§ **PROBLEM STATEMENT**:
Answer these questions using the text below on the closure of regular languages:
1. Which three operations on regular languages does the text say must yield a regular language by the definition of regular expressions?
2. What is the start state of the machine $M_1 \cap M_2$?
3. How is the complement machine $M_1$' built from $M_1$?

Closure of Regular Languages

By the definition of regular expressions (and by Thompson's algorithm), we know that the union, concatenation and Kleene closure of regular languages must also be a regular language. It is reasonable to ask: does this hold for other ``set-theoretic'' operations, such as intersection, difference and complement? We prove that these languages are regular by constructing the appropriate automata.

Let $L_1$ and $L_2$ be regular languages over the alphabet $\Sigma$, and let $M_1$ and $M_2$ be their corresponding total DFAs.

Let us define the components of $M_1$ and $M_2$ as follows:

• let the set of states of $M_1$ be $P$, from which we distinguish:
  • $p_0$, the start state of $M_1$
  • $P_f$, the set of final states of $M_1$
• let $D_1$ be the transition function for $M_1$; that is, the (partial) function:
  $D_1$ : $P\; \times\; \Sigma\; \longrightarrow\; P$
• let the set of states of $M_2$ be $Q$, from which we distinguish:
  • $q_0$, the start state of $M_2$
  • $Q_f$, the set of final states of $M_2$
• let $D_2$ be the transition function for $M_2$; that is, the (partial) function:
  $D_2$ : $Q\; \times\; \Sigma\; \longrightarrow\; Q$
  

Now we can define:

1. The intersection of $L_1$ and $L_2$ is the machine $M_1 \cap M_2$ defined by:
   • the set of states is $P\; \times\; Q$, the Cartesian product of $P$ and $Q$. Thus for any $p\, \in\, P$ and $q\, \in\, Q$, the pair $(p,q)$ is a state. We distinguish:
     • $(p_0,q_0)$, the start state of $M_1 \cap M_2$
     • $\{(p,q)\; \mid\; p\, \in\, P_f\; and\; q\, \in\, Q_f\}$, the set of final states of $M_1 \cap M_2$
   • the transition function: $D_{P \times Q}$ : $(P \times Q)\; \times\; \Sigma\; \longrightarrow\; (P \times Q)$ is defined, for any character `a', by: $D_{P \times Q}((p,q),a)\; =\; (D_1(p,a),\, D_2(q,a))$
     

2. The difference of $L_1$ and $L_2$ is the machine $M_1 - M_2$, defined as for intersection, except that the set of final states is now: $\{(p,q)\; \mid\; p\, \in\, P_f\; and\; q\, \not\in\, Q_f\}$
   

3. The complement of the language $L_1$ is the machine $M_1$', which is simply $M_1$ with the final and non-final states swapped; ie. the set of final states is: $P\, - \, P_f$

§ **Image-based spatial reasoning data**:

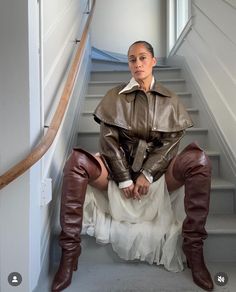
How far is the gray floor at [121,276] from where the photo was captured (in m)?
1.28

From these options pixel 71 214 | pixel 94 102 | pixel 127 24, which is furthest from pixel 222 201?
pixel 127 24

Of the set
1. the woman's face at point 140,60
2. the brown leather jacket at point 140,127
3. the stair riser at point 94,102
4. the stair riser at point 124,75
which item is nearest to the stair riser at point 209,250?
the brown leather jacket at point 140,127

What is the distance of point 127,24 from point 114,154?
3.29 meters

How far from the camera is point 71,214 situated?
1.33m

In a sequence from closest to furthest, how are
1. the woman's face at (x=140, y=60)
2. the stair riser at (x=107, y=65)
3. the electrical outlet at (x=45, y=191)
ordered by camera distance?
the electrical outlet at (x=45, y=191)
the woman's face at (x=140, y=60)
the stair riser at (x=107, y=65)

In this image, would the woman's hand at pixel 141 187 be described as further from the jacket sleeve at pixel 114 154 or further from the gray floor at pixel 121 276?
the gray floor at pixel 121 276

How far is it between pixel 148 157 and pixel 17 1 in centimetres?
89

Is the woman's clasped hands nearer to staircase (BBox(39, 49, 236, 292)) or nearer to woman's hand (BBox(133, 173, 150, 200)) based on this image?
woman's hand (BBox(133, 173, 150, 200))

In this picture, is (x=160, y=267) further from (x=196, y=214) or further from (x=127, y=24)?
(x=127, y=24)

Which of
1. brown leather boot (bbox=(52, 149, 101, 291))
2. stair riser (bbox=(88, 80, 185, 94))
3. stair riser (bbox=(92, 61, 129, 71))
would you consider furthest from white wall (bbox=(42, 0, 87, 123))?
stair riser (bbox=(92, 61, 129, 71))

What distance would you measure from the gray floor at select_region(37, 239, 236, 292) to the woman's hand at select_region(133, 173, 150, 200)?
11.7 inches

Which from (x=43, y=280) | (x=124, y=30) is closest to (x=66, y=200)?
(x=43, y=280)

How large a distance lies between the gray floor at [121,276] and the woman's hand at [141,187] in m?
0.30

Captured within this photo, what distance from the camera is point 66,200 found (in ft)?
4.37
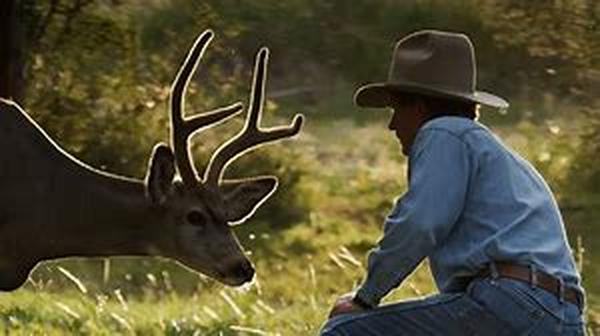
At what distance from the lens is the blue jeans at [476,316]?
19.3ft

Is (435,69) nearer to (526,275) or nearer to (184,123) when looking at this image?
(526,275)

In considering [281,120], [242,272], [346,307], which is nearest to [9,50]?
[242,272]

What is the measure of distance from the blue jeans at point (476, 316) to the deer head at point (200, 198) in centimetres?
204

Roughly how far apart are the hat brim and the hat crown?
0.06 feet

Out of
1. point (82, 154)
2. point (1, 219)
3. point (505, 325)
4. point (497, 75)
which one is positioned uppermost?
→ point (505, 325)

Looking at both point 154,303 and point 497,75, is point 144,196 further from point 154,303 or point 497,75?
point 497,75

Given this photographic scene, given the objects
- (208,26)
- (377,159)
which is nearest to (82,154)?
(208,26)

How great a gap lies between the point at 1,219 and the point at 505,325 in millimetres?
2937

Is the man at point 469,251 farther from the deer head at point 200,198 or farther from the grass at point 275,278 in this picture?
the grass at point 275,278

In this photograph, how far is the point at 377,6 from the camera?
2689 cm

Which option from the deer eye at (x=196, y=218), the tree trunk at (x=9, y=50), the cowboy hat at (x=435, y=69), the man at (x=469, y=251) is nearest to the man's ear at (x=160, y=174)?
the deer eye at (x=196, y=218)

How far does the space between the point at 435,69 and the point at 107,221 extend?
2.35 m

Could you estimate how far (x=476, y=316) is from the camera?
232 inches

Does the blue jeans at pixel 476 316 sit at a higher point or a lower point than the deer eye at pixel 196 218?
higher
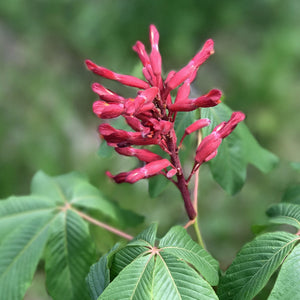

§ **TASK OUTPUT**:
1. Union, concatenation and Kleene closure.
2. $(p_0,q_0)$.
3. It is $M_1$ with the final and non-final states swapped, so its set of final states is $P\, - \, P_f$.